Strecke: Es gibt ein paar Hügerln zum Springen, ein kleines Waldstück für die Technik, alles eher einfach (ich kann alles ungschaut fahren), aber nicht fad. Ich mag Afritz sehr, ist nur leider weit weg von Wean...

----------


## noox

wann warst du das letzte mal in Afritz? Die haben anscheinend wieder mal umgebaut.

----------


## georg

OOoops.. letztes Jahr. Wieso, was wurde wie und wann umgebaut? ich weiß von nix!

*Mir sagt ja nie jemad was !*

----------


## noox

Das habe ich am 15.4.2003 vom Tourismusverband dort bekommen. Die wolle auch ihre Strecke auf dh-rangers.com vorstellen - falls das jemals was wird:

Wir werden heuer unsere Strecke noch mit  Varianten erweitern.
Über die Inhalte einer eigenen Seite werden wir uns demnächst
Gedanken machen. Es wird ein neuer Folder aufgelegt und an diesen
sollte auch die Web Site so gut wie möglich angepasst werden.

Die aktuellen Daten fürs erste:

Öffnungszeiten:

2003:
11.,18. und 25. Mai
29. Mai bis 01. Juni: 10:00-17:00 Uhr (nur Rodelbahn u.
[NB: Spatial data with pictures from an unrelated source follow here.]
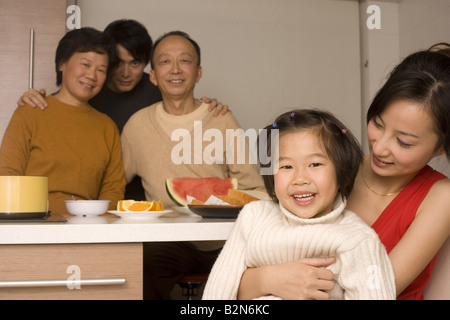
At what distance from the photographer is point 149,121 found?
2230 mm

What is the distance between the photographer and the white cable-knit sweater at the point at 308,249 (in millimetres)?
893

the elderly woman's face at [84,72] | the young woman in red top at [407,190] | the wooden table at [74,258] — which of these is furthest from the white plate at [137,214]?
the elderly woman's face at [84,72]

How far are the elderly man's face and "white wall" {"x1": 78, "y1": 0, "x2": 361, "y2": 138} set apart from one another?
114 cm

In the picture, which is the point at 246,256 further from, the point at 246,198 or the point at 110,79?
the point at 110,79

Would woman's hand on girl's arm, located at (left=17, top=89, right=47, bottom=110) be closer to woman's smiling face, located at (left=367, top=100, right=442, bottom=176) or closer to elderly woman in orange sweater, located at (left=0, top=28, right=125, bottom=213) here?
elderly woman in orange sweater, located at (left=0, top=28, right=125, bottom=213)

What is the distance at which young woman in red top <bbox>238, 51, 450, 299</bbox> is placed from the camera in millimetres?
965

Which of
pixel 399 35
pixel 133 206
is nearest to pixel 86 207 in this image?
pixel 133 206

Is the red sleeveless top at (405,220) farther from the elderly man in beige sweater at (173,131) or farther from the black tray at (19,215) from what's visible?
the elderly man in beige sweater at (173,131)

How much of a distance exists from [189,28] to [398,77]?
254 cm

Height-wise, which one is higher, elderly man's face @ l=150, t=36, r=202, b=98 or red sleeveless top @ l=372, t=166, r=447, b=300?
elderly man's face @ l=150, t=36, r=202, b=98

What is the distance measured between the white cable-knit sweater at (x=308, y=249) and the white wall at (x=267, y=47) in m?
2.51

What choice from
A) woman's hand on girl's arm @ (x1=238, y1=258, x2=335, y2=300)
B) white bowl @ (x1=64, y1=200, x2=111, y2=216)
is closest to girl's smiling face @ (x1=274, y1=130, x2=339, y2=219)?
woman's hand on girl's arm @ (x1=238, y1=258, x2=335, y2=300)

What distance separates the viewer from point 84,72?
213 cm

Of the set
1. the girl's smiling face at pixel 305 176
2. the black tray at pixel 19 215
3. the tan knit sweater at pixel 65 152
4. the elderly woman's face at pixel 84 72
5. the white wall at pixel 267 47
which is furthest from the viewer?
the white wall at pixel 267 47
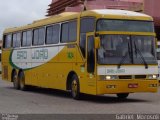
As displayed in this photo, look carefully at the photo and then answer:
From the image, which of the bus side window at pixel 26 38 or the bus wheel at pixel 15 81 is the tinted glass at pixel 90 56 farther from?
the bus wheel at pixel 15 81

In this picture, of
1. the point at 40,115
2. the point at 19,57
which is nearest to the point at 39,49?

Downhill)
ab 07. Juni: 9:30-17:00 Uhr
Juli/August: 9:30-18:00 Uhr
September: 09:30-17:00 Uhr

Im Text noch ergänzen:

Neue Streckenabschnitte und Varianten im Ausbau!

Mit freundlichen Grüßen

Christine Lastin

----------


## pagey

danke für die infos...werd samstags früh fahren und mal einen tag an einem see chillen, sonntag dann fleissig afritz-fahren und montags zum schöckl !

----------


## FLo33

ich war vor 1 1/2 und vor 2 1/2 wochen unten, geändert hat sich nüsse! strecke is ok für anfänger, für a bissl schnellere einfach nur fad...
des anliegerfahren und treten kann ich woanders auch lernen.

i finds ewig schad um die "rennstrecke", war eindeutig eine der lustigsten in aut.


eigentlich sollt die Fahrergewerkschaft zum Streik aufrufen, is eh grad so "in"!!!!!!!!!!!!!

das argument vom rennveranstalter is des beste: "profitsteigerung des rennwochenendes, darum kein errichten einer strecke nur fürs rennen"    

was ich davon halte sag ich jetzt besser einmal nicht...

der andere scheiss is halt des, dass ma eh scho auf knien zu den veranstaltern rutschen müssen und 10000 dankseigottdemveranstalter ausstossen müssen, dass überhaupt rennen gibt. kritik is da net so leicht anzubringen...

bitte um andere meinungen, danke!

----------


## pagey

i kann ja selber nix sagen weil ich noch ned dort war, hab aber auch shco von leuten ghört die sich freuen dass des rennen im funpark is weil die strecke so spass machen soll....da gehen anscheinend die meinung en bissl auseinander...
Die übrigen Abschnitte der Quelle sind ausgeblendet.